Pulitzer Prize–winning New York Times journalist and former Marine Corps infantry officer Chivers offers a chilling account of failed American invasions of Afghanistan and Iraq through the searing experiences of six fighters.
Like his previous work, The Fighters immerses readers in know-how and gravitas, bringing together a collection of war testimonies by infantry grunts, fighter pilots and hospital corpsmen. The battle fragments can’t provide a full picture of the wars they portray, but together they do form something else: a dark and honest reckoning with just what it is we’ve done since that empty blue-skied day was filled with smoke nearly two decades ago ... Mr. Chivers crafts a vast and absorbing mosaic ... Themes of betrayal and unintended consequence serve as the book’s marrow ... Still, acts of great courage rise in The Fighters ... His writing shines with careful understatement and a muted irony ... And when Mr. Chivers does let it rip stylistically, you notice ... This is not a book that details the strategies of generals and presidents ... I’m more than sympathetic to this approach but still found myself wondering if some strategic perspective would have broadened the book ... With breadth and raw truth, The Fighters lays bare just how exacting and brutal that duty [of fighting in U.S. wars] has been.

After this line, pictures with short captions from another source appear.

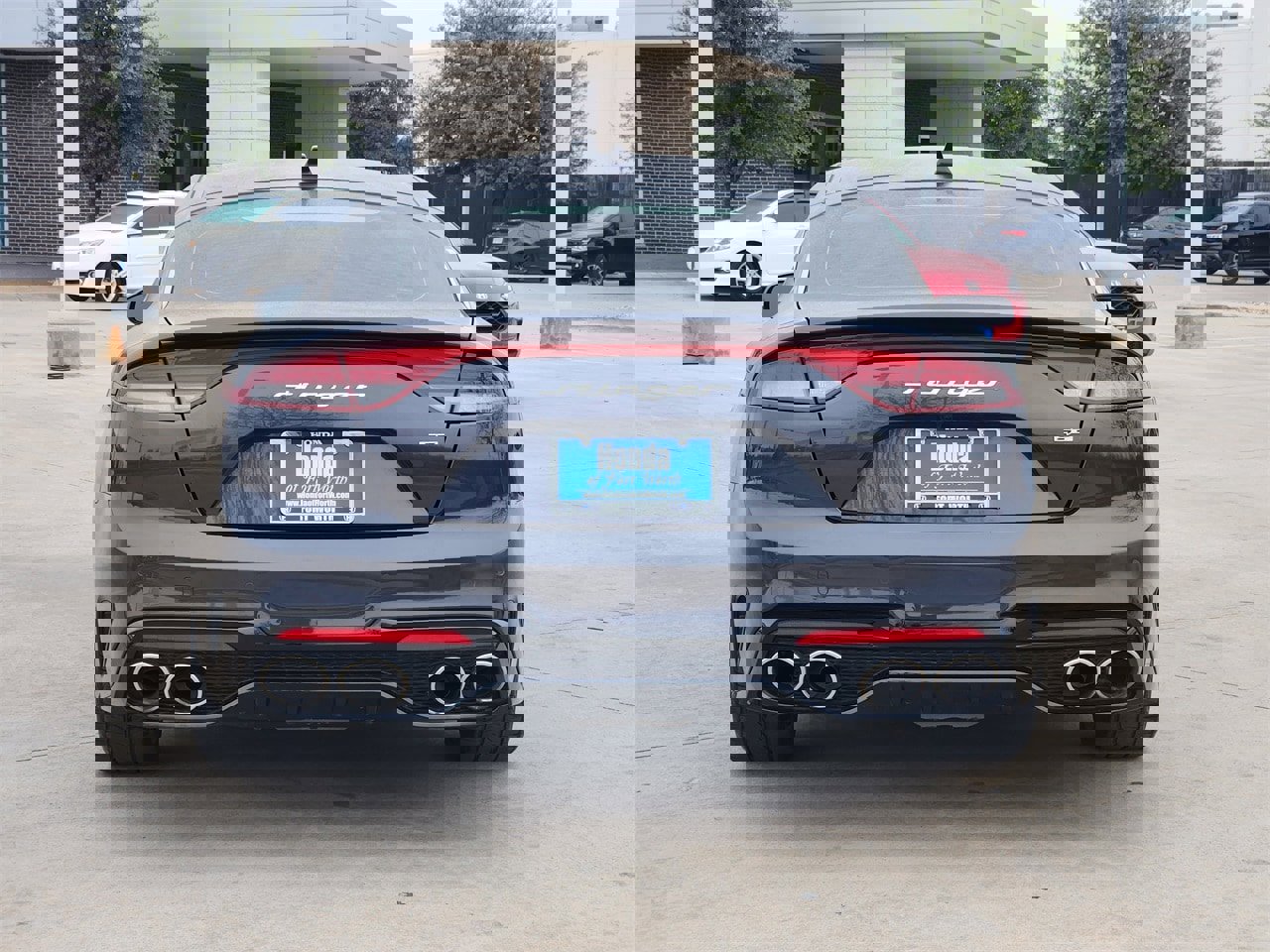 Used 2023 Kia Stinger GT2 w/ Red Interior Color Package image 6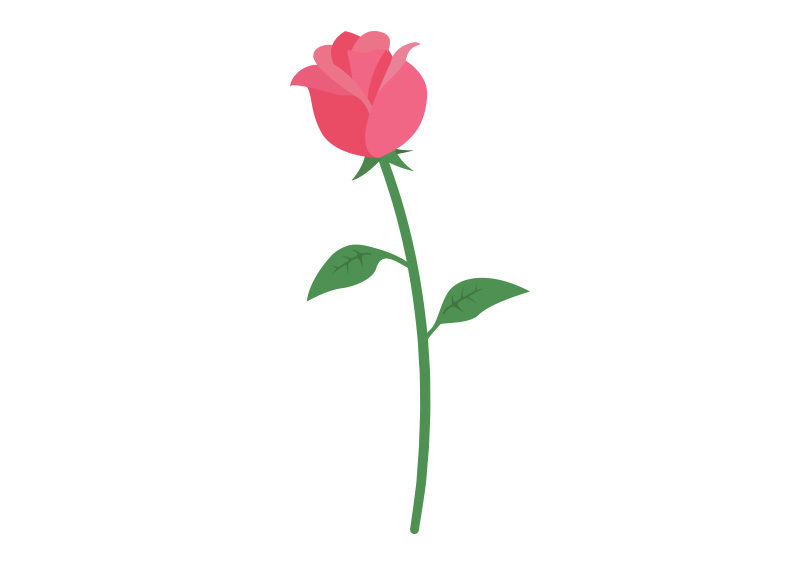 rose clipart vector - photo #10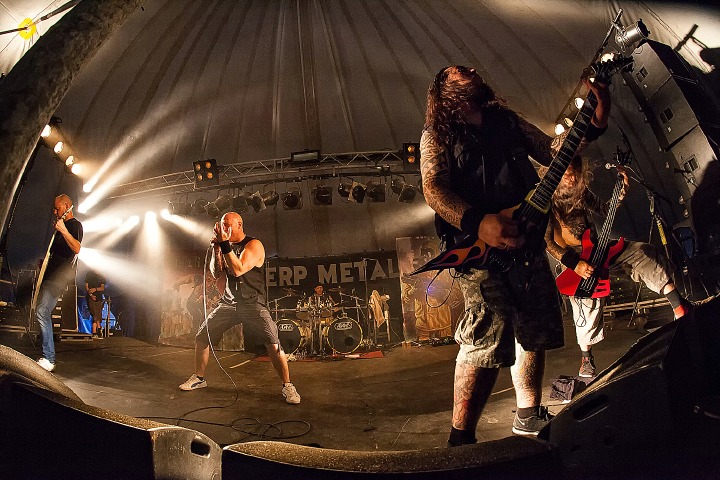 After All @ Antwerp Metal Fest 2015, foto 15, foto's door Edwin Houdevelt - FrontView Magazine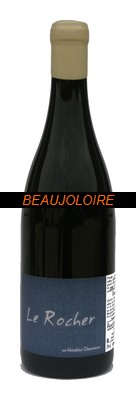Bouteille Chemarin BV rouge Le Rocher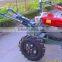 Shuhe High Quality, Low Price Hand Tractor, With Disc Plough for Trailer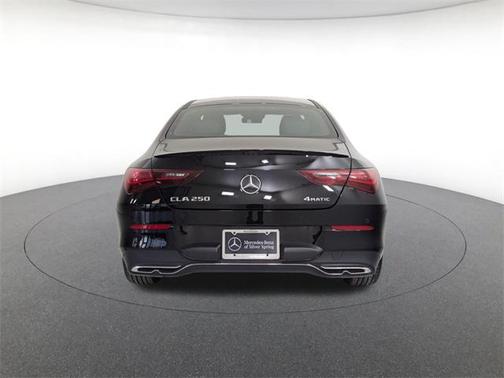 2025 Mercedes-Benz CLA 250 4MATIC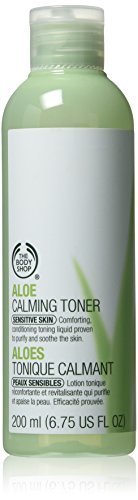 The Body Shop Aloe Vera Calming Toner 6 7 Ounce | Desertcart Maldives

C. J. Chivers, a senior writer for The New York Times and a former Marine infantry officer, begins his new book with a description of an American weapon, equipped with GPS sensors and a guidance system, hitting 'precisely the wrong place' and killing and mutilating a family of women and children on the Afghan steppe as a consequence. But Chivers’s narrative has only begun to slam you in the gut; later on, the author captures the psychological effect the errant bomb has on the Marines at the scene. Indeed, because of the way the stories and characters spool into one another with mathematical intensity, and the second-by-second in-your-face descriptions of prolonged battles from a sergeant’s eye view, The Fighters: Americans in Combat in Afghanistan and Iraq could be the most powerful indictment yet of America’s recent Middle East wars.
In The Fighters, New York Times reporter C.J. Chivers has threaded a delicate needle in telling the story of six U.S. service members and their experiences in Iraq and Afghanistan. He uses them to walk us through the bigger picture progression of the wars. He writes that his mission is to 'demystify' those who have served on the front lines. But he is also unapologetic in hoping that their stories reveal something larger: that the misguided policies that sent them abroad have failed ... Chivers focuses on six combatants — an F-14 pilot, a Green Beret sergeant, a Navy corpsman, a helicopter pilot, an Army infantryman and a Marine lieutenant ... In these kind of accounts, the number of characters involved can often result in the reader getting confused. That may be one criticism of Bowden’s book, for instance. Chivers, though, is disciplined in keeping us focused on the subjects. It’s a testament to his reporting skills that he found such effective and willing subjects to profile and a testament to his writing skills that he did not stray from his pointed narrative arc.